The Gutter was pleased by this effect.

It would scare the living shit out of them.

The Jiggler was an assassin who specialised in the use of a blow pipe loaded with poison darts. The environmental drawbacks of the Museum of Darkest Arts displeased him.

He had found himself emerging from a staircase onto a causeway suspended over a space of darkness which he took to be some kind of architectural feature.

He leaned over the railing and peered.

Nothing.

He leaned back and flinched when he heard the lingering groan of someone dying. He froze and listened.

The noise of the groan was coming from everywhere.

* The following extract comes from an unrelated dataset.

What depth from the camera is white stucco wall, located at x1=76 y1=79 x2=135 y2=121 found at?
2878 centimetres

The Jiggler hastened across the causeway and entered a meandering corridor where the Gutter was waiting for him with a grin on his lips that writhed like worms.

A blow pipe was useless under such circumstances.

Even as the Jiggler backed off from his attacker, the blows were reigning down on his chest, splitting his ribs like bits of kindling and bursting the organs underneath.

The Jiggler neither screamed nor groaned. He spluttered.